- DOCUMENT PASSAGE:
|---|

XPS is a surface-sensitive quantitative technique that measures the elemental composition, empirical formula, chemical state, and electronic state of elements present in a material. 
It works on the principle of photoemission, where an X-ray beam ejects core-level electrons from the surface of the sample, and the kinetic energy of these electrons is measured.

In this notebook, we will process [XPS spectra of silicon](https://pubs.aip.org/avs/sss/article-abstract/20/1/36/366432/Silicon-100-SiO2-by-XPS?redirectedFrom=fulltext).
We will use many of the skills learned in previous notebooks including processing data using pandas and visualization using plotly.
This notebook introduces a new library - SciPy. 
SciPy is an advanced Python library tailored for scientific computing and analysis.
We will use SciPy for peak fitting and integration.

Note that this notebook is **not** a best practices for XPS analysis - rather it shows you Python strategies that can be used for data processing and analysis.

For this notebook, we will be using `pandas`, `plotly`, `scipy`, and `numpy`.

We will follow these steps:

1. Analyze wide scan spectrum - We will read in the wide scan and use SciPy `find_peaks` to find peaks.
2. Analyze narrow spectra - For the oxygen and silicon peaks, we will do a more in-depth analysis.

For the narrow spectra, we will:
1. Load in the data.

|---|

- ITEMS:
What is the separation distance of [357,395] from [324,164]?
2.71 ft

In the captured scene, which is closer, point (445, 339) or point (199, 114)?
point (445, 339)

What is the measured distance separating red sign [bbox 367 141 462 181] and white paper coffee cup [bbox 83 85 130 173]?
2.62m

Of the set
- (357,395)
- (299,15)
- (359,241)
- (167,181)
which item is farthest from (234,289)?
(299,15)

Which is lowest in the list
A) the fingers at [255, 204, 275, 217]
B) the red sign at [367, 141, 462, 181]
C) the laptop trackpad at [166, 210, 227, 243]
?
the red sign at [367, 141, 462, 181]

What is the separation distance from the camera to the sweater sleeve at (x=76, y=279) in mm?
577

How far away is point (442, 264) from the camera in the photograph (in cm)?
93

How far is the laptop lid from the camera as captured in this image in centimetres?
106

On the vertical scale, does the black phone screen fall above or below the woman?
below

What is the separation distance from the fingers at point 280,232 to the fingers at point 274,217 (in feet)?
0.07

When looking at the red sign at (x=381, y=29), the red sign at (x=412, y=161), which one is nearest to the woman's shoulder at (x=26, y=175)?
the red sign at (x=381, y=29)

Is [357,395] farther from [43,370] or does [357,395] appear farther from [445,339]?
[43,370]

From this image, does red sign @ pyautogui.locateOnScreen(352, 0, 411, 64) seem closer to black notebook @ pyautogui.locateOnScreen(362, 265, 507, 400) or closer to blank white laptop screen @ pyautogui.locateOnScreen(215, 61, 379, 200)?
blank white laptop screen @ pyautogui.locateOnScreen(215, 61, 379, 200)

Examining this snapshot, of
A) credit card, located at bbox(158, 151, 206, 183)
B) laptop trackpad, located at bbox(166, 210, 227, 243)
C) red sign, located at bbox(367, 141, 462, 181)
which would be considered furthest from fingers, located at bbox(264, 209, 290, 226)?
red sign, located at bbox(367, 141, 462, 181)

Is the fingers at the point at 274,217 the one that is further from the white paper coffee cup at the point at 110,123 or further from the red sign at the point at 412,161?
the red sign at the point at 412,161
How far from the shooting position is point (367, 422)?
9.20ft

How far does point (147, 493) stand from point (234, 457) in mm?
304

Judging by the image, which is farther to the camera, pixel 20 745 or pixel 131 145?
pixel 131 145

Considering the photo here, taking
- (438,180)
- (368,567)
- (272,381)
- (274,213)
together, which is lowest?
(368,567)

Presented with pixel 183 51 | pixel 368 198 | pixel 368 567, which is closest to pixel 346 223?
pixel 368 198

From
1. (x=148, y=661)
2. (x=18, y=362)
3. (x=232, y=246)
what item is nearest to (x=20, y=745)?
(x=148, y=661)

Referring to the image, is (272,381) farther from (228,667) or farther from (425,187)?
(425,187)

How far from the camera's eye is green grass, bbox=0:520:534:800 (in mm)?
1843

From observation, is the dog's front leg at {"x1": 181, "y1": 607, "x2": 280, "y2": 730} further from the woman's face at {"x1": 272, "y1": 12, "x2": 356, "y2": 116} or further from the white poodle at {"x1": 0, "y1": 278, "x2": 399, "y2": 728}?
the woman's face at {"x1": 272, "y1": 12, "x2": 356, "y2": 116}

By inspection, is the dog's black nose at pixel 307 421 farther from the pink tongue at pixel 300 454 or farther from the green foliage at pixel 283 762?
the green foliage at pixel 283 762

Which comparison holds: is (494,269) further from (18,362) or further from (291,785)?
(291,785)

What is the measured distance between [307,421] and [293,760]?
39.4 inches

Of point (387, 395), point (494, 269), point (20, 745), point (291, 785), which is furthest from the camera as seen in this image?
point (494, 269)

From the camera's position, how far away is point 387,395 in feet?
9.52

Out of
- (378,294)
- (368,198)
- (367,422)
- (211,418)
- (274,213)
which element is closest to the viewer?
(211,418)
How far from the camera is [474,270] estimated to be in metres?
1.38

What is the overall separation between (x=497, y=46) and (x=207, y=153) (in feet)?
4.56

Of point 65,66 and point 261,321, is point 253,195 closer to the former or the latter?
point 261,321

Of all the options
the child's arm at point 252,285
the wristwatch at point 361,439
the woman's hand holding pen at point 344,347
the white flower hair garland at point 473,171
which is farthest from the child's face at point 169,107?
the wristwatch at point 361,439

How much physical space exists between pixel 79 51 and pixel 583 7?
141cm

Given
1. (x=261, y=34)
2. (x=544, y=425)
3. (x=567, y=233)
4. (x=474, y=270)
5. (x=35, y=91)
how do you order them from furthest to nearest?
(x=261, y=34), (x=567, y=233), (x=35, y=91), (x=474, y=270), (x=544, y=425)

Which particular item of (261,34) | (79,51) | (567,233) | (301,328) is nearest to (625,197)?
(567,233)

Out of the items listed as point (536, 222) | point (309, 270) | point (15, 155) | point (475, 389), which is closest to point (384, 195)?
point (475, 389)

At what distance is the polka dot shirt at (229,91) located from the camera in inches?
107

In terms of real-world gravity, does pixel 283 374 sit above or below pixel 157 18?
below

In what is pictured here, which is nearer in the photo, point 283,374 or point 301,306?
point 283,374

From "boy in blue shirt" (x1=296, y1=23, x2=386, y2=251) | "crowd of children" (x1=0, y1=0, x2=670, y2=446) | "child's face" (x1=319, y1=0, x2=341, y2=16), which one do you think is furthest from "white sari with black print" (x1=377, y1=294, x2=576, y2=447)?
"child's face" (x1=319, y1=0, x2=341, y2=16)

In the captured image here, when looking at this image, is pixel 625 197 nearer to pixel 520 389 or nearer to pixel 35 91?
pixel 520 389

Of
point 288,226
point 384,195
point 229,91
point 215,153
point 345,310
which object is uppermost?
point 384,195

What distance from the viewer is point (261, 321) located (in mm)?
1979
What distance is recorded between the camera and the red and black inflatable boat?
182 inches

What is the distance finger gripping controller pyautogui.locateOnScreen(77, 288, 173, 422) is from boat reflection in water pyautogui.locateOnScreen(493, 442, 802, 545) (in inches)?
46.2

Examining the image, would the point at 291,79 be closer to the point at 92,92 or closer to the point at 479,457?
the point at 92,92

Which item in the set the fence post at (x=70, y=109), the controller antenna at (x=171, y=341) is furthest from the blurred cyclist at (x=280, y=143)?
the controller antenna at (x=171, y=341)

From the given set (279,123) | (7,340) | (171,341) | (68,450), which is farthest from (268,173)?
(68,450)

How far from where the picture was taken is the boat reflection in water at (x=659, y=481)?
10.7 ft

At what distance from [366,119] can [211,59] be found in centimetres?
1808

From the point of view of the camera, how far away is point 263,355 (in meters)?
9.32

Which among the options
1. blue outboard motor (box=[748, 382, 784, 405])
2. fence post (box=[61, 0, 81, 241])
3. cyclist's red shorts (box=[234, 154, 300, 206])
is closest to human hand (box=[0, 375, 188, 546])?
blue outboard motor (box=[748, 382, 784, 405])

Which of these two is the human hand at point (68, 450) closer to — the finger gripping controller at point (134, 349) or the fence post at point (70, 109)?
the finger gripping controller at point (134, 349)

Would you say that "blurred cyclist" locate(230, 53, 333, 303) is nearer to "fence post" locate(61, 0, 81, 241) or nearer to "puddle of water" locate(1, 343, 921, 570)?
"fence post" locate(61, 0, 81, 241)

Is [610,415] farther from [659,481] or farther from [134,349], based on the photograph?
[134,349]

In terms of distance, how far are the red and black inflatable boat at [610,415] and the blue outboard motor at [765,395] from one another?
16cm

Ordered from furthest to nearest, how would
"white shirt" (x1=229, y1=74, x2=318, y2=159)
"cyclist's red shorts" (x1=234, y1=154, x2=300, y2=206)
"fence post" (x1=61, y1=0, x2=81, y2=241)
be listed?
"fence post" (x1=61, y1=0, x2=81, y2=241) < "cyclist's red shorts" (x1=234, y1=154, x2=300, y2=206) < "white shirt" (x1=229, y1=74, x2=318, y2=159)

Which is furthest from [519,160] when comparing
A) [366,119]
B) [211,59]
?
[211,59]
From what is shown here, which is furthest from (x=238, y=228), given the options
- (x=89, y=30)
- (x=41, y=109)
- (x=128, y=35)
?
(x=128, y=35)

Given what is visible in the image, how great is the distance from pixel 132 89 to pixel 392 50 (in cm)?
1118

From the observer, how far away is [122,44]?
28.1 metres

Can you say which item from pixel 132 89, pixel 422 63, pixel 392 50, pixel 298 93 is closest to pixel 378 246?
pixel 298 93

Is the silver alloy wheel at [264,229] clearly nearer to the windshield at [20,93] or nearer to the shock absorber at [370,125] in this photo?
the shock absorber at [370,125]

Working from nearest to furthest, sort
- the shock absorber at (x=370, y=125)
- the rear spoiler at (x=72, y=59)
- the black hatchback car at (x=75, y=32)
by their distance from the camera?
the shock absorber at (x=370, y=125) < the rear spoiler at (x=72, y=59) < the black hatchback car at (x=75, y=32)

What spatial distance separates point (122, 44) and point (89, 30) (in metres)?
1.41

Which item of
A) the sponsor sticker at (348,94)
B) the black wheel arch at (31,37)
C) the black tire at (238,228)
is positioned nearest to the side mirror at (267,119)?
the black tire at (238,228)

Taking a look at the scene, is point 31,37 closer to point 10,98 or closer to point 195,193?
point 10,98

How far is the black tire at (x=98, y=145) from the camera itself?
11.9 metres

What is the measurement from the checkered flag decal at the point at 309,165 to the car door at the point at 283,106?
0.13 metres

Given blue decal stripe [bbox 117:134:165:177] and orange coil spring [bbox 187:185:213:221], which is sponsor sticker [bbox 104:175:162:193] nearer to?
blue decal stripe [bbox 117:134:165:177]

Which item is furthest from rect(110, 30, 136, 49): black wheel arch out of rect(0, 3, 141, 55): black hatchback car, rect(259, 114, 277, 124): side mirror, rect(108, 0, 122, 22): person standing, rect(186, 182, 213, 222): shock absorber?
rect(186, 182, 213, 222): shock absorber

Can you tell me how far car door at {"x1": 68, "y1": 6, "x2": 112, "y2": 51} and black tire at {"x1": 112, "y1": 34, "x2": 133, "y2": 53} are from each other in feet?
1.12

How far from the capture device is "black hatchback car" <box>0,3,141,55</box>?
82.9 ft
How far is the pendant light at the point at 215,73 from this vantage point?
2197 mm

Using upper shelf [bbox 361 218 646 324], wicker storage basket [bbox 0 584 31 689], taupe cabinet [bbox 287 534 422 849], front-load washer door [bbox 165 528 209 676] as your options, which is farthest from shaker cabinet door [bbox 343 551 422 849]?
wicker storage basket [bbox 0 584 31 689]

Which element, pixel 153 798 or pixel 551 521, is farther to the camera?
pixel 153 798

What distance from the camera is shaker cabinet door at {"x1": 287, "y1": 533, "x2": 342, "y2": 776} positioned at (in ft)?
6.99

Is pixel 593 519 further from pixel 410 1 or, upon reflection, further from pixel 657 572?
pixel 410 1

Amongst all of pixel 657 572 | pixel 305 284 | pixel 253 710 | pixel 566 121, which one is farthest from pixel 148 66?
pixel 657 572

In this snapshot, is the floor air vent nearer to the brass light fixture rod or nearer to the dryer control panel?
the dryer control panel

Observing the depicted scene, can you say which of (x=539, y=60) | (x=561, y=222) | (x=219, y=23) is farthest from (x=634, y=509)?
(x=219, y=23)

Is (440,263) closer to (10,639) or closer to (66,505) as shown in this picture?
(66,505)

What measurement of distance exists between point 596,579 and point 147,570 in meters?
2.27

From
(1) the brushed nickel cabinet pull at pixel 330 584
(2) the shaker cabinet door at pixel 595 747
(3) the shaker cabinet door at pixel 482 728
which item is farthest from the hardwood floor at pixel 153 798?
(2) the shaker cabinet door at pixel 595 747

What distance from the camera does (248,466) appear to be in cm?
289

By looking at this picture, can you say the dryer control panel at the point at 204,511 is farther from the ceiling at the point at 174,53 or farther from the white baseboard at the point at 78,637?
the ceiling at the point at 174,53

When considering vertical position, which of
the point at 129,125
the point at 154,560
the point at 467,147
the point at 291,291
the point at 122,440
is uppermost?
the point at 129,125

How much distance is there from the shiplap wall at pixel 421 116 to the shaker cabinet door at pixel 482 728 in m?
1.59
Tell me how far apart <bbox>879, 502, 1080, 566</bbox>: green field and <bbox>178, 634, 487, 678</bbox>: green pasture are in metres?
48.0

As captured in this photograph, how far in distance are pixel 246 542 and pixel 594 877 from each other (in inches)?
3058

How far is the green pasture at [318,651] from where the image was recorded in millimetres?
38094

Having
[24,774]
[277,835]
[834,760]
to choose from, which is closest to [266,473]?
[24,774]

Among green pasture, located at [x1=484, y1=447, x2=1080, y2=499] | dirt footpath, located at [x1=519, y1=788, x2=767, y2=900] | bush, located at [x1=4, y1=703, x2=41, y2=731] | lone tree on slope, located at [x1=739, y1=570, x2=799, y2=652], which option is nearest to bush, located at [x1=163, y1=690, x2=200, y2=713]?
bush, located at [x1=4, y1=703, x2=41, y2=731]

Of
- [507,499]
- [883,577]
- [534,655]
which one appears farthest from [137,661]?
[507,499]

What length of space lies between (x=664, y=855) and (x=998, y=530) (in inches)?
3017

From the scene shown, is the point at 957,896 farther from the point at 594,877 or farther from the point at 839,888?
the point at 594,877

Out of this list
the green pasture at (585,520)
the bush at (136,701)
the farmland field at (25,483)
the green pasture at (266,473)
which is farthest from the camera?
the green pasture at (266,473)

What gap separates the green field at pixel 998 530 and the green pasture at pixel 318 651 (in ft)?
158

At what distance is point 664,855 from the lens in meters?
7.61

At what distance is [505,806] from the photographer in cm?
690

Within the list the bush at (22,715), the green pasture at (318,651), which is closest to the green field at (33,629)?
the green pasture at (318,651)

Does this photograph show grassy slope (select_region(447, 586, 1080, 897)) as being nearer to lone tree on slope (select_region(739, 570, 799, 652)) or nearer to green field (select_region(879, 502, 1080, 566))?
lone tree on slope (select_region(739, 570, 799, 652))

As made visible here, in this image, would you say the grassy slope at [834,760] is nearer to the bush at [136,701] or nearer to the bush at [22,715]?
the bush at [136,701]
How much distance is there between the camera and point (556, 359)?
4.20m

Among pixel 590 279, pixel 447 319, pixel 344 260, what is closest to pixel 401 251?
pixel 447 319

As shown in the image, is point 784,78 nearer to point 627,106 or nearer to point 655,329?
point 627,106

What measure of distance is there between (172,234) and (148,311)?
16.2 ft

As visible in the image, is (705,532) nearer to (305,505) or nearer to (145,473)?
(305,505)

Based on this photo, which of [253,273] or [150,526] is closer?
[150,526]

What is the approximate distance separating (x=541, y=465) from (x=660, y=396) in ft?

|---|

- TASK LIST:
1. Rewrite the XPS notebook excerpt starting at "For this notebook, we" and ending at "to find peaks.", substituting "survey scan" for "wide scan".
2. Answer these questions from the XPS notebook excerpt:
(a) What does the X-ray beam eject from the surface of the sample?
(b) What will SciPy be used for in this notebook?
(c) Which SciPy function is used to find peaks in the wide scan?
3. Please extend the XPS notebook excerpt, picking up right after its last line.
The rows have no connection to the XPS notebook excerpt.

- SOLVED TASKS:
1.
For this notebook, we will be using `pandas`, `plotly`, `scipy`, and `numpy`.

We will follow these steps:

1. Analyze survey scan spectrum - We will read in the survey scan and use SciPy `find_peaks` to find peaks.

2.
(a) Core-level electrons.
(b) Peak fitting and integration.
(c) `find_peaks`.

3.
2. Perform a background correction using a polynomial fit to the background.
3. Fit peaks in the spectrum using a Gaussian function.
4. Integrate each peak.

In [None]:
import pandas as pd
import numpy as np
import plotly.express as px

from scipy.signal import savgol_filter, find_peaks
from scipy.optimize import curve_fit
from scipy.integrate import quad

##  Reading in Data

In this notebook, we will again use `pandas` to read in our data.
For past notebooks, we have used the `read_csv` function. 
However, the data set we will use for this notebook is in a tab delimited file.

We could use `read_csv` with this data, and specify that the delimiter is a tab character.
However the [`read_table`](https://pandas.pydata.org/docs/reference/api/pandas.read_table.html) function is more general for this purpose.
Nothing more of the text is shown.